Hey, kids! Now you can play our game at home, starting with that old favorite: WHAT WOULD YOU DO?
Early in the day I had eyes on a student judge who I could tell was, to be gentle about it, ill-prepared for her inaugural adventures at the back of the room. Sure enough, she didn’t acknowledge her ballot for round one—the most important thing I tell people they have to do when I conduct an opening judge meeting, which some people actually hear and pay attention to—but I had just seen her in the tab room and then heading up toward the debate room, so I knew things were at least going to happen, if not exactly according to Hoyle. Since it was a tight tournament, she got another ballot for round 2. Lo and B, she didn’t acknowledge that ballot either. And this time she didn’t show up. Before long one of the teams she should have been judging, and their coach, came into tab to set things aright. I got the message and told the team to go back up to the room and wait for me to find a solution. Then I went out into the hall where I know there was an available judge lounging about, and sent him up to the room to take over. And then, back in tab I slotted him in and removed the prodigal missing judge.
Keep in mind that some time had passed. Up went the substitute judge to the third floor, and shortly thereafter down came the substitute judge from the third floor. Not only had the prodigal missing first judge finally showed up, despite no longer being listed as the judge, but the other team—not the ones who were in tab with me and their coach—was asserting that the first team needed to forfeit because they had showed up late for the round. (One never did find out where the other team was through all of this before now.) The prodigal judge, happy, I guess, to be relieved of duty, accepted this and sent the teams on their way. What, the substitute judge asked, happens now? We were more than a half hour away from start time, and both teams had dispersed into the ether, thinking that the round was a forfeit.
WHAT WOULD YOU DO?
Well, here’s what I did. First, I swallowed my inclination to find and throttle the delinquent judge—I simply removed her from the pool for the rest of the day—and then subsequently I swallowed my inclination to find and throttle the other team that had unacceptably asserted that a forfeit was demanded. For the record, we tell the judges that only tab can declare a forfeit. But a team declaring one? Jeesh. For one reason or another by now it was too late to simply hold the round, even if I could find the missing teams in the labyrinth that is Bronx Science.

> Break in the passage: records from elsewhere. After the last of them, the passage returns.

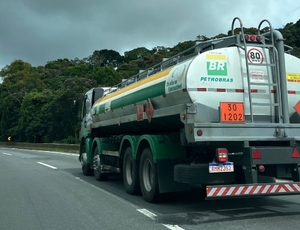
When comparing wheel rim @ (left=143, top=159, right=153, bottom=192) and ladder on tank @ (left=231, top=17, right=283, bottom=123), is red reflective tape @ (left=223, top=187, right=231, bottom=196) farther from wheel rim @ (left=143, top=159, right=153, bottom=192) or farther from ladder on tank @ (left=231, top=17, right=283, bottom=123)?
wheel rim @ (left=143, top=159, right=153, bottom=192)

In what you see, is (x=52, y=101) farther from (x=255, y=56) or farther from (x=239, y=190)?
(x=239, y=190)

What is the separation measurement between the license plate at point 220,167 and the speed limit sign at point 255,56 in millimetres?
2002

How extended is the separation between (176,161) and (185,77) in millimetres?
2065

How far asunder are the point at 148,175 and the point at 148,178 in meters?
0.07

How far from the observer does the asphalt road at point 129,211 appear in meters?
7.23

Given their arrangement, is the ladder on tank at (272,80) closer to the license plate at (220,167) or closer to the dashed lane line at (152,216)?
the license plate at (220,167)

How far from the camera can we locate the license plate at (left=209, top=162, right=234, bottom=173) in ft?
24.3

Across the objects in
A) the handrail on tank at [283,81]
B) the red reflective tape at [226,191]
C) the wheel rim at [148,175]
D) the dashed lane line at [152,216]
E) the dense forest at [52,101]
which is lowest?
the dashed lane line at [152,216]

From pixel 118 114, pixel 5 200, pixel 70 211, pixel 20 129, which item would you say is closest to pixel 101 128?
pixel 118 114

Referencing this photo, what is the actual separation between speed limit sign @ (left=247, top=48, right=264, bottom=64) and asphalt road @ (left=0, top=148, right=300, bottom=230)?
111 inches

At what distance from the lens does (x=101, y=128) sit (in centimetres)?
1412

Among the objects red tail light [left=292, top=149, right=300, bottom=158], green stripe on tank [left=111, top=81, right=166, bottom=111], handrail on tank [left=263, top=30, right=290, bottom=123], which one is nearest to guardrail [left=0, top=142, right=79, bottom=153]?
green stripe on tank [left=111, top=81, right=166, bottom=111]

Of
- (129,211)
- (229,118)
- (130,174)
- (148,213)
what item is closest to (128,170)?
(130,174)

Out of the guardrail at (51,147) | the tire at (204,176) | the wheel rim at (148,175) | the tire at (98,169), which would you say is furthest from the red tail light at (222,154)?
the guardrail at (51,147)
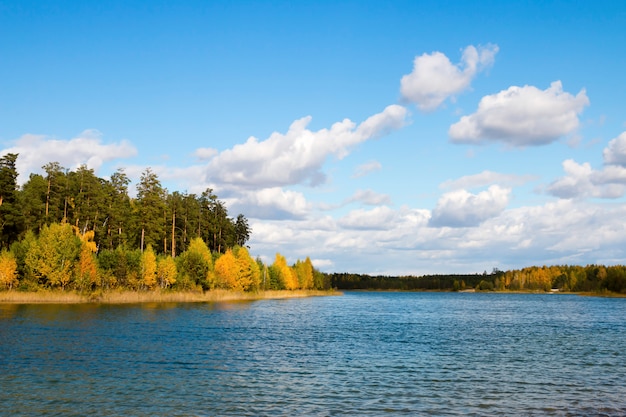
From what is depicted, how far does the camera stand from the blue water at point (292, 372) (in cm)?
2469

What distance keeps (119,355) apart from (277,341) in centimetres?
1569

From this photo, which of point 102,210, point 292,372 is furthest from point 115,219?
point 292,372

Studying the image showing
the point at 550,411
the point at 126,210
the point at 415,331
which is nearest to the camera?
the point at 550,411

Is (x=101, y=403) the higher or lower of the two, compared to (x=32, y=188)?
lower

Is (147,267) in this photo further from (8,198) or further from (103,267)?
(8,198)

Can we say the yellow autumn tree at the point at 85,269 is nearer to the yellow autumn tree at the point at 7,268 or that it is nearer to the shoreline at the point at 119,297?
the shoreline at the point at 119,297

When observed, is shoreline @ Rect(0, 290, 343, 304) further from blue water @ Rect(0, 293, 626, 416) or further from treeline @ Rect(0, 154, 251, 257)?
blue water @ Rect(0, 293, 626, 416)

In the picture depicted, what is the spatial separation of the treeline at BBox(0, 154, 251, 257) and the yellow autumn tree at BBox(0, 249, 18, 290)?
9.61m

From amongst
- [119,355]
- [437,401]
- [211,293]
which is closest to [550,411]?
[437,401]

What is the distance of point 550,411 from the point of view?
24422mm

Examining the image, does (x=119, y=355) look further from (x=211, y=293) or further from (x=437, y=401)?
(x=211, y=293)

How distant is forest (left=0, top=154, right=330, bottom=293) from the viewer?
310 feet

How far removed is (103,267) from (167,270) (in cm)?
1268

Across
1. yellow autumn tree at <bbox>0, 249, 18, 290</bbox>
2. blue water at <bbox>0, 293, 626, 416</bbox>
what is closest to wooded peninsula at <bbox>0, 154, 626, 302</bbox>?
yellow autumn tree at <bbox>0, 249, 18, 290</bbox>
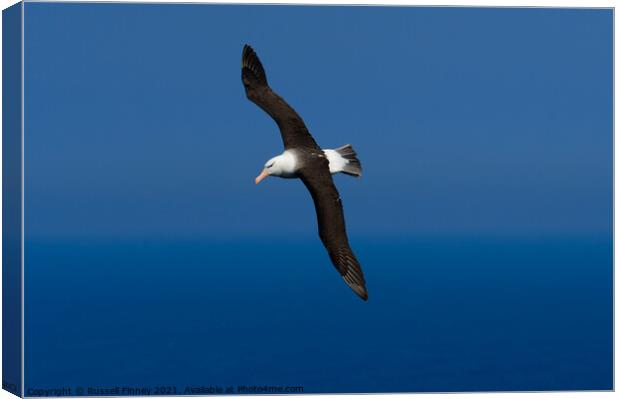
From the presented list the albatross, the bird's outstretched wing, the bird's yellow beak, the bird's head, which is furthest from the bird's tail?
the bird's yellow beak

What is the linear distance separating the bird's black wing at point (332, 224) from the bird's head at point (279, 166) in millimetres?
101

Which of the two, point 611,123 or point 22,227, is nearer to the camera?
point 22,227

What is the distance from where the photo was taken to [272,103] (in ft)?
41.1

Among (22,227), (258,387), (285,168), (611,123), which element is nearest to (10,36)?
(22,227)

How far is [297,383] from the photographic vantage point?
1248 centimetres

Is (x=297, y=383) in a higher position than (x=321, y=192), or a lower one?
lower

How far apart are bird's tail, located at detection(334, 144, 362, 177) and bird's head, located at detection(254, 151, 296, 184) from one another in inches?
17.6

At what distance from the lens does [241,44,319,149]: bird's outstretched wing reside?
1241 cm

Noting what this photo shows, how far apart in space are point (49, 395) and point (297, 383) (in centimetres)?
195

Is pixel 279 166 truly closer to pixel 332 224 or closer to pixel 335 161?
pixel 335 161

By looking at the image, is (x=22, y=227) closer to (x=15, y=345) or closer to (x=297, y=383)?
(x=15, y=345)

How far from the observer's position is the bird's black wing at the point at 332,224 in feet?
39.2

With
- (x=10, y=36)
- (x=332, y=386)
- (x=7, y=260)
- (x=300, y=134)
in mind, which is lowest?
(x=332, y=386)

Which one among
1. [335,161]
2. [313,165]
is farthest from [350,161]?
[313,165]
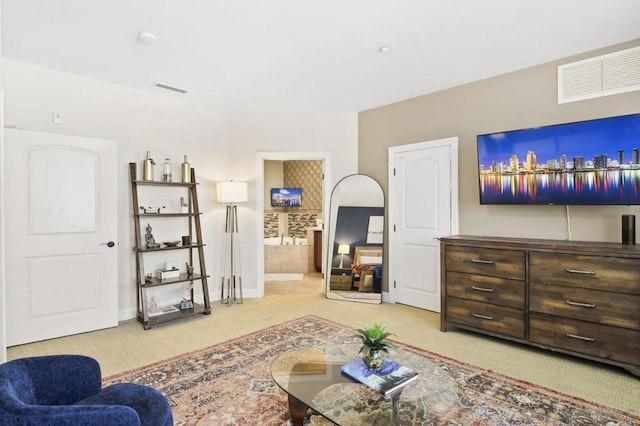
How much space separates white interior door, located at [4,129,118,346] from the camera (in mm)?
3447

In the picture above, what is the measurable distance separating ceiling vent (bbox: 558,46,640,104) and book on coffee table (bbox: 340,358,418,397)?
3.11 metres

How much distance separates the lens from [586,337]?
→ 288cm

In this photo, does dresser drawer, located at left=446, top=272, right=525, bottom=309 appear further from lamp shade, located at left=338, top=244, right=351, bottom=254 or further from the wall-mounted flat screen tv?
lamp shade, located at left=338, top=244, right=351, bottom=254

There was no question that the first team was not late for the round, because they were in tab telling me about their missing judge, who I then replaced, so you might say they had a really good excuse for their so-called tardiness, if you wish to call it that. But on the other hand, say what you will, the other team was right in that the first team had been AWOL way after forfeit time.
What I did was a double bye. If the coach of the other team had been at the tournament, we would have had a congenial little discussion (I don’t mean that sarcastically) to enlighten his students about rules and protocols, as they had veered parlously close to unacceptable arrogance in the situation. But, sadly, that team was in the hands of mere chaperones. If I had not been literally alone in the tab room at the time, maybe something else would have been decided. But it just happened that I was all on my lonesome for that particular piece of time, and perhaps running 8 divisions by oneself with all sorts of judge balancing does stifle one’s creativity a bit.
What would you have done?
1 comment:
Exactly what I was thinking: clear double bye (and probably fine the tardy judge).
If you're not sure the chaperone will convey the question, you as Tab can also write a comment in the ballot. Our league does this anyway for forfeits (usually something short, akin to "forfeit declared by Tab at 10:45am because Team XY missing 15min after 10:30am start" or whatever). You can also include a note to one or both teams reminding them of the procedure to declare forfeits.